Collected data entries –
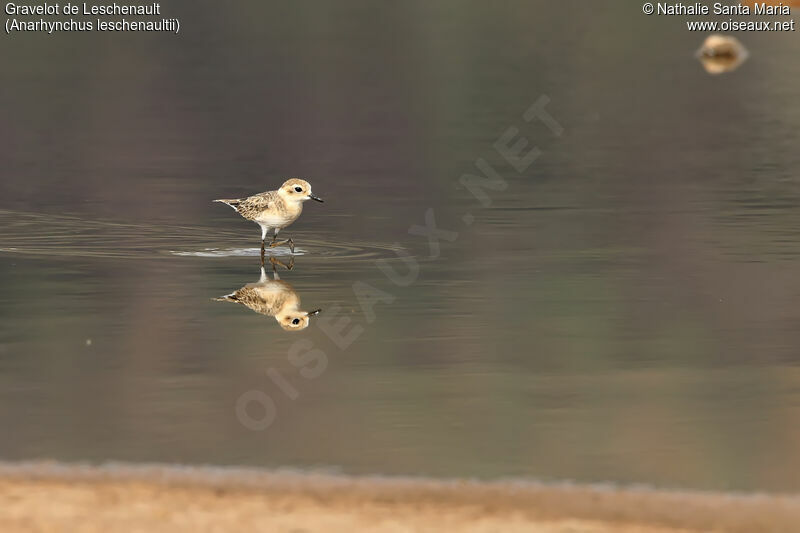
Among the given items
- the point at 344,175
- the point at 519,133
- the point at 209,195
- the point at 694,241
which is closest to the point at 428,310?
the point at 694,241

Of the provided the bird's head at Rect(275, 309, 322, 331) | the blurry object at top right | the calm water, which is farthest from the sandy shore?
the blurry object at top right

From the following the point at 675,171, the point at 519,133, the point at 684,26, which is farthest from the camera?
the point at 684,26

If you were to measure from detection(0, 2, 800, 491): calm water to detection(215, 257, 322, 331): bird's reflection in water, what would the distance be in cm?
15

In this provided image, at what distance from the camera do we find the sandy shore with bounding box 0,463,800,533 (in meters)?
10.6

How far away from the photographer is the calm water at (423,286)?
43.0 ft

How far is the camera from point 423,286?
19.1 meters

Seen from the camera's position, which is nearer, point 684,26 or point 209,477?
point 209,477

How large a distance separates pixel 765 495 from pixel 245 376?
16.4ft

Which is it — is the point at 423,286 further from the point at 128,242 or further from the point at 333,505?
the point at 333,505

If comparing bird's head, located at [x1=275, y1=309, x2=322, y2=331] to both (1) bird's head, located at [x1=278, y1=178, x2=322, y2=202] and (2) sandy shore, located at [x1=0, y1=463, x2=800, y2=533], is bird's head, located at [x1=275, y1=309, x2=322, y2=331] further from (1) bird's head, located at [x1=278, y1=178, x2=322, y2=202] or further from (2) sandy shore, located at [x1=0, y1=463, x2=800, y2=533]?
(2) sandy shore, located at [x1=0, y1=463, x2=800, y2=533]

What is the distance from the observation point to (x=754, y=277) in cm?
1975

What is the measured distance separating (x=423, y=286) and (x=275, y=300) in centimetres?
172

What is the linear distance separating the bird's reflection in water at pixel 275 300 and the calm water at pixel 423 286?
0.15 m

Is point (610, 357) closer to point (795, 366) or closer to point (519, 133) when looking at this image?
point (795, 366)
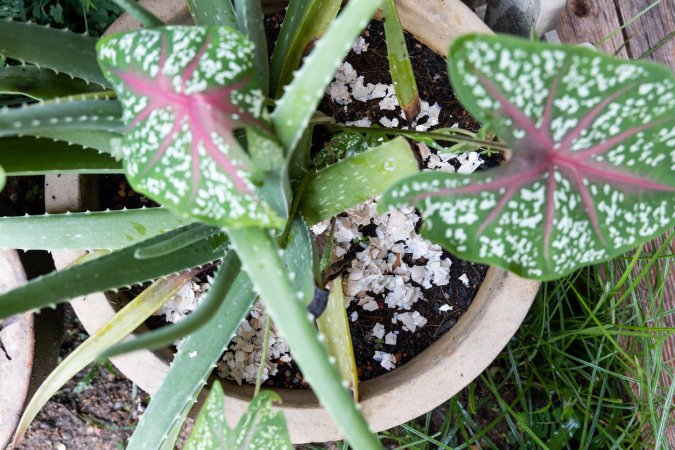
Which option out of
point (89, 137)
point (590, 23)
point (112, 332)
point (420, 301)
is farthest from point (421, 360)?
point (590, 23)

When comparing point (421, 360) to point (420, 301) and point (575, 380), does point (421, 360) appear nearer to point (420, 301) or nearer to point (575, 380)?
point (420, 301)

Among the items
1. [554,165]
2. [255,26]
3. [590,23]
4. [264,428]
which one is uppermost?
[590,23]

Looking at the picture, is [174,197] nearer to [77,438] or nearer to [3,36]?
[3,36]

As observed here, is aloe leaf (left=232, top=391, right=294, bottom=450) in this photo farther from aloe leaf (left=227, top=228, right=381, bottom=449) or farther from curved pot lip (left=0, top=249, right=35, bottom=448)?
curved pot lip (left=0, top=249, right=35, bottom=448)

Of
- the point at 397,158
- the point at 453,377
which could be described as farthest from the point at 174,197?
the point at 453,377

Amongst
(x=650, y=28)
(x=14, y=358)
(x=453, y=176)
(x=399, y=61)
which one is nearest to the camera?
(x=453, y=176)

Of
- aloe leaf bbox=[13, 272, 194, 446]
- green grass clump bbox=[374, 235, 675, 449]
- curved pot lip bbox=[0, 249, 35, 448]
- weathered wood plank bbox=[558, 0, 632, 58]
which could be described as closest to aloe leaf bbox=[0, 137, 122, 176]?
aloe leaf bbox=[13, 272, 194, 446]
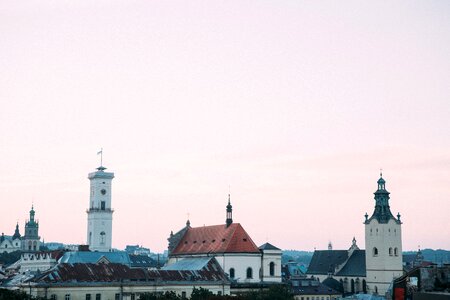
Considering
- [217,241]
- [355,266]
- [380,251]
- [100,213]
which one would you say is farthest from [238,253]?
[100,213]

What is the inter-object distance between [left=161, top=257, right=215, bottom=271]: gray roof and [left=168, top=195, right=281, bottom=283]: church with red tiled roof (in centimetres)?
103

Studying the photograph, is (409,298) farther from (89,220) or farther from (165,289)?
(89,220)

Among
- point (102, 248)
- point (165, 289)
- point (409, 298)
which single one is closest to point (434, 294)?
point (409, 298)

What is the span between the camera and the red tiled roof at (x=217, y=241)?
120 meters

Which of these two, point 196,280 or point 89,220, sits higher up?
point 89,220

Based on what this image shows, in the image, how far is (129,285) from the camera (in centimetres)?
10606

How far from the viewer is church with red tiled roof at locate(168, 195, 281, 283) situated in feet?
390

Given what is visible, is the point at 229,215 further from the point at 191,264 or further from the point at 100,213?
the point at 100,213

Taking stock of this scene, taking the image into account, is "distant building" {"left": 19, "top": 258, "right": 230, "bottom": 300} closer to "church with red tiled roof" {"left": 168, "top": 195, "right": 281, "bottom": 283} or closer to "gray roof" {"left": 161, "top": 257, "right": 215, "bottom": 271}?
"gray roof" {"left": 161, "top": 257, "right": 215, "bottom": 271}

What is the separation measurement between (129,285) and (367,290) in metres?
52.6

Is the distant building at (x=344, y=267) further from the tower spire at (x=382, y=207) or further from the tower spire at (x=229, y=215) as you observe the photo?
the tower spire at (x=229, y=215)

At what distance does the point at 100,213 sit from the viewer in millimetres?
166625

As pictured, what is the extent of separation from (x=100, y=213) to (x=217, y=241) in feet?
162

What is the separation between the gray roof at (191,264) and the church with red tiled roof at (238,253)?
1.03 metres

Task brief –
Return the records exactly. Don't carry the pictures over.

Expected answer –
Among the given items
- the point at 344,175
- the point at 519,133
- the point at 209,195
- the point at 694,241
which is closest to the point at 428,310?
the point at 694,241

Of the provided the bird's head at Rect(275, 309, 322, 331) | the blurry object at top right | the calm water, which is farthest from the sandy shore?
the blurry object at top right

From the following the point at 675,171, the point at 519,133, the point at 684,26, which is farthest from the camera?
the point at 684,26

If you were to measure from detection(0, 2, 800, 491): calm water to detection(215, 257, 322, 331): bird's reflection in water, what would the distance be in cm?
15

In this provided image, at what distance from the camera do we find the sandy shore with bounding box 0,463,800,533 (in meters)?
10.6

How far away from the photographer is the calm water at (423,286)?
43.0 ft

How far is the camera from point 423,286?
19.1 meters

Seen from the camera's position, which is nearer, point 684,26 or point 209,477?
point 209,477

How large a distance separates pixel 765 495 from pixel 245 376?
16.4ft

Which is it — is the point at 423,286 further from the point at 128,242 or further from the point at 333,505?
the point at 333,505

If comparing bird's head, located at [x1=275, y1=309, x2=322, y2=331] to both (1) bird's head, located at [x1=278, y1=178, x2=322, y2=202] and (2) sandy shore, located at [x1=0, y1=463, x2=800, y2=533], is bird's head, located at [x1=275, y1=309, x2=322, y2=331] further from (1) bird's head, located at [x1=278, y1=178, x2=322, y2=202] or further from (2) sandy shore, located at [x1=0, y1=463, x2=800, y2=533]?
(2) sandy shore, located at [x1=0, y1=463, x2=800, y2=533]

What is the distance from the observation point to (x=754, y=277) in cm?
1975

What is the measured distance separating (x=423, y=286) and (x=275, y=300) in centimetres?
172

What is the linear distance separating the bird's reflection in water at pixel 275 300 and the calm water at pixel 423 286?
0.15 m

Is point (610, 357) closer to point (795, 366) or closer to point (519, 133) when looking at this image?
point (795, 366)
Which option out of
point (89, 137)
point (590, 23)
point (112, 332)
point (420, 301)
is farthest from point (421, 360)?
point (590, 23)

When comparing point (421, 360) to point (420, 301) and point (575, 380), does point (421, 360) appear nearer to point (420, 301) or nearer to point (575, 380)?
point (420, 301)

Among the items
1. [554,165]
2. [255,26]
3. [590,23]
4. [264,428]
which one is uppermost?
[590,23]

Looking at the picture, is [174,197] nearer to [77,438] or nearer to [3,36]?
[3,36]

As observed here, is aloe leaf (left=232, top=391, right=294, bottom=450) in this photo farther from aloe leaf (left=227, top=228, right=381, bottom=449) or farther from curved pot lip (left=0, top=249, right=35, bottom=448)?
curved pot lip (left=0, top=249, right=35, bottom=448)

Of
- the point at 397,158
- the point at 453,377
which could be described as farthest from the point at 174,197?
the point at 453,377

Amongst
(x=650, y=28)
(x=14, y=358)
(x=453, y=176)
(x=399, y=61)
which one is nearest to the camera?
(x=453, y=176)

Of
- aloe leaf bbox=[13, 272, 194, 446]
- green grass clump bbox=[374, 235, 675, 449]
- curved pot lip bbox=[0, 249, 35, 448]
- weathered wood plank bbox=[558, 0, 632, 58]
which could be described as closest to aloe leaf bbox=[0, 137, 122, 176]?
aloe leaf bbox=[13, 272, 194, 446]
Considering
- [217,241]
- [355,266]
- [380,251]
- [100,213]
which one would you say is farthest from [238,253]?
[100,213]

What is the inter-object distance between [left=161, top=257, right=215, bottom=271]: gray roof and [left=168, top=195, right=281, bottom=283]: church with red tiled roof (in centimetres)?
103

Studying the photograph, is (409,298) farther from (89,220) or farther from (165,289)?
(89,220)

Among
- point (102, 248)
- point (165, 289)
- point (409, 298)
which single one is closest to point (434, 294)?
point (409, 298)

What is the span between the camera and the red tiled roof at (x=217, y=241)?
120 meters

Which of these two, point 196,280 or point 89,220, sits higher up?
point 89,220

Based on what this image shows, in the image, how far is (129,285) from the camera (in centimetres)?
10606

How far from the viewer is church with red tiled roof at locate(168, 195, 281, 283) situated in feet?
390

Given what is visible, is the point at 229,215 further from the point at 191,264 or further from the point at 100,213?
the point at 100,213

Taking stock of this scene, taking the image into account, is "distant building" {"left": 19, "top": 258, "right": 230, "bottom": 300} closer to "church with red tiled roof" {"left": 168, "top": 195, "right": 281, "bottom": 283} or closer to "gray roof" {"left": 161, "top": 257, "right": 215, "bottom": 271}?
"gray roof" {"left": 161, "top": 257, "right": 215, "bottom": 271}

What is the separation measurement between (129,285) and (367,290) in metres?
52.6

Is the distant building at (x=344, y=267) further from the tower spire at (x=382, y=207) or further from the tower spire at (x=229, y=215) as you observe the photo?
the tower spire at (x=229, y=215)

At what distance does the point at 100,213 sit from the viewer in millimetres?
166625

As pictured, what is the extent of separation from (x=100, y=213) to (x=217, y=241) in feet?
162

What is the separation between the gray roof at (191,264) and the church with red tiled roof at (238,253)?
1.03 metres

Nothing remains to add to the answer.